### INSTRUCTIONS FOR THE TASK
Retype all of the records below word for word, but leave out the pictures.

--- Begin RECORDS SHOWN ---

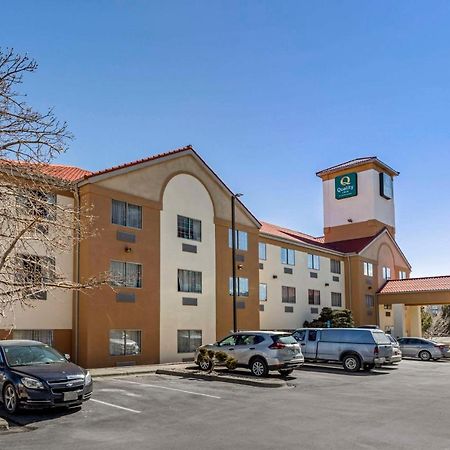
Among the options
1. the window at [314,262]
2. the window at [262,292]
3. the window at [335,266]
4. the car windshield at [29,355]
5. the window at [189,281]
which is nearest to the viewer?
the car windshield at [29,355]

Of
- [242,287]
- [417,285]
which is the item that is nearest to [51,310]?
[242,287]

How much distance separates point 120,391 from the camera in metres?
14.7

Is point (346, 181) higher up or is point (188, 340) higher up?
point (346, 181)

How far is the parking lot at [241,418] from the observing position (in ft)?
29.3

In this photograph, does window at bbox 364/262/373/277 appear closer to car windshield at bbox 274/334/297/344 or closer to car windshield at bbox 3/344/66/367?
car windshield at bbox 274/334/297/344

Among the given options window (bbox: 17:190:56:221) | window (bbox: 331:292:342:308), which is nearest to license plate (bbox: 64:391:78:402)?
window (bbox: 17:190:56:221)

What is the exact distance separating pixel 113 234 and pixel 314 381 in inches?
397

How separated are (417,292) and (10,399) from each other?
37710mm

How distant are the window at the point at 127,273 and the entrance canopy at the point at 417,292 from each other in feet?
89.0

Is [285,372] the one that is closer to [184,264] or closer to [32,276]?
Answer: [184,264]

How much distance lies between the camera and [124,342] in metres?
22.8

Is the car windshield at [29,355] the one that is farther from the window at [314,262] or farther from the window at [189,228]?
the window at [314,262]

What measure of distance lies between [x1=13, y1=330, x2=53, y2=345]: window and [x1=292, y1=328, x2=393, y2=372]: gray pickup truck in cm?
1049

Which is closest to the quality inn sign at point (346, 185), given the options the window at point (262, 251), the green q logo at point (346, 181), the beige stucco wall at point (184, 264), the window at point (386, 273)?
the green q logo at point (346, 181)
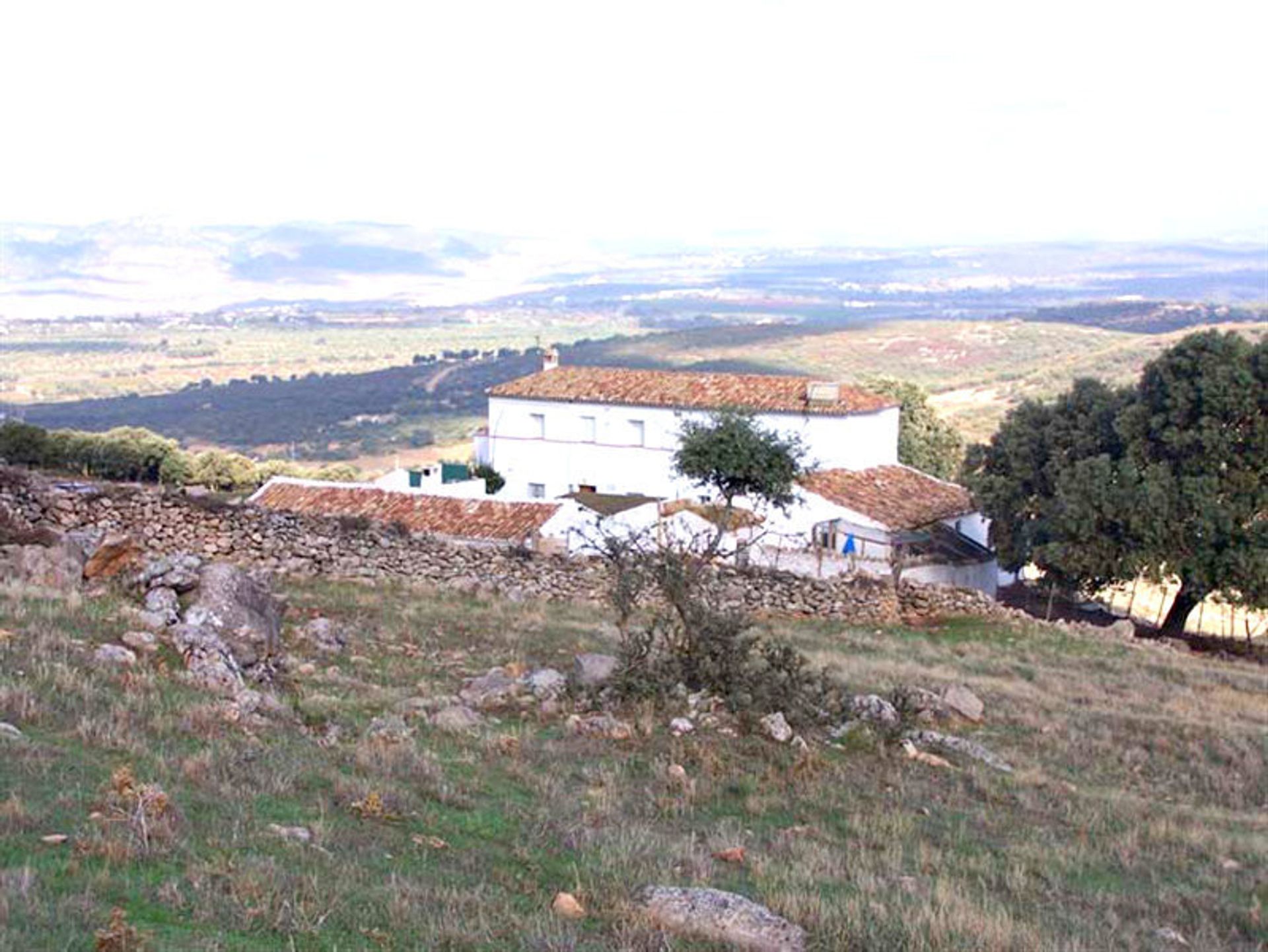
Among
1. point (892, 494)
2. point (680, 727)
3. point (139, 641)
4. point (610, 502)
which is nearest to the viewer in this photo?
point (139, 641)

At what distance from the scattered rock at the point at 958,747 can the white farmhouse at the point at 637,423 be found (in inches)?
1099

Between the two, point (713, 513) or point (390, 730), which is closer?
point (390, 730)

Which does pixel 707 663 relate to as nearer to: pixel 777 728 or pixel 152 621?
pixel 777 728

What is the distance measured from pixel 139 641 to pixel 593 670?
4.32 metres

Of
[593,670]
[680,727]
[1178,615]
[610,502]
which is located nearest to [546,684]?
[593,670]

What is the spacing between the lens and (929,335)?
128 metres

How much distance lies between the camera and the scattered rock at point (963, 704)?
15.8 metres

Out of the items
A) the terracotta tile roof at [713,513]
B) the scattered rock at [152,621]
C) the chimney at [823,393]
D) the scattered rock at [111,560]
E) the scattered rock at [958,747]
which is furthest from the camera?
the chimney at [823,393]

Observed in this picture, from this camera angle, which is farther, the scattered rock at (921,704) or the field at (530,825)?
the scattered rock at (921,704)

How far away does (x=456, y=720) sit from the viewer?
37.4ft

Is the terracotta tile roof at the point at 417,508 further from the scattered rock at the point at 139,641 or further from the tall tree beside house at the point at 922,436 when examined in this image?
the tall tree beside house at the point at 922,436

--- End RECORDS SHOWN ---

### WRITTEN REPLY
Among the options
1. the window at [314,262]
2. the window at [262,292]
3. the window at [335,266]
4. the car windshield at [29,355]
5. the window at [189,281]
which is nearest to the viewer?
the car windshield at [29,355]

Of
- [242,287]
- [417,285]
which is the item that is nearest to [51,310]?
[242,287]

How much distance separates point 120,391 from the camera in metres?
14.7

Is point (346, 181) higher up or is point (188, 340) higher up?
point (346, 181)

How far is the parking lot at [241,418] from the observing position (in ft)?
29.3

In this photograph, does window at bbox 364/262/373/277 appear closer to car windshield at bbox 274/334/297/344 or closer to car windshield at bbox 3/344/66/367?
car windshield at bbox 274/334/297/344

Among the given options window (bbox: 17:190:56:221) | window (bbox: 331:292:342:308), which is nearest to license plate (bbox: 64:391:78:402)?
window (bbox: 17:190:56:221)

What is the exact distance separating pixel 113 234 and pixel 314 381 in inches?
397

How separated are (417,292) and (10,399) from each other?
37710mm

How distant are the window at the point at 127,273 and the entrance canopy at the point at 417,292 from each other in feet?
89.0

Is [285,372] the one that is closer to [184,264] or closer to [32,276]?
Answer: [184,264]

How much distance lies between the camera and [124,342] in metres?
22.8

Is the car windshield at [29,355] the one that is farther from the window at [314,262] or farther from the window at [189,228]?
the window at [314,262]

What measure of distance lies between [x1=13, y1=330, x2=53, y2=345]: window and [x1=292, y1=328, x2=393, y2=372]: gray pickup truck in cm?
1049

Which is closest to the quality inn sign at point (346, 185), given the options the window at point (262, 251), the green q logo at point (346, 181), the beige stucco wall at point (184, 264), the window at point (386, 273)?
the green q logo at point (346, 181)
Among
1. point (892, 494)
2. point (680, 727)
3. point (139, 641)
4. point (610, 502)
which is nearest to the viewer in this photo?
point (139, 641)

At what distance from the scattered rock at the point at 958,747 can the white farmhouse at the point at 637,423 be found (in inches)?
1099

Between the two, point (713, 513) or point (390, 730), which is closer?
point (390, 730)

Which does pixel 707 663 relate to as nearer to: pixel 777 728 or pixel 152 621?
pixel 777 728

What is the distance measured from pixel 139 641 to pixel 593 670?
4.32 metres

Of
[593,670]
[680,727]
[1178,615]
[610,502]
which is located nearest to [546,684]?
[593,670]

What is the spacing between the lens and (929,335)?
128 metres

How much distance lies between the camera and the scattered rock at point (963, 704)?
15.8 metres

Out of the items
A) the terracotta tile roof at [713,513]
B) the scattered rock at [152,621]
C) the chimney at [823,393]
D) the scattered rock at [111,560]
E) the scattered rock at [958,747]
which is furthest from the camera?
the chimney at [823,393]

Observed in this picture, from this camera angle, which is farther, the scattered rock at (921,704) or the field at (530,825)?
the scattered rock at (921,704)

How far away does (x=456, y=720) sit from the viewer?
37.4ft

Is the terracotta tile roof at the point at 417,508 further from the scattered rock at the point at 139,641 or further from the tall tree beside house at the point at 922,436 when examined in this image?
the tall tree beside house at the point at 922,436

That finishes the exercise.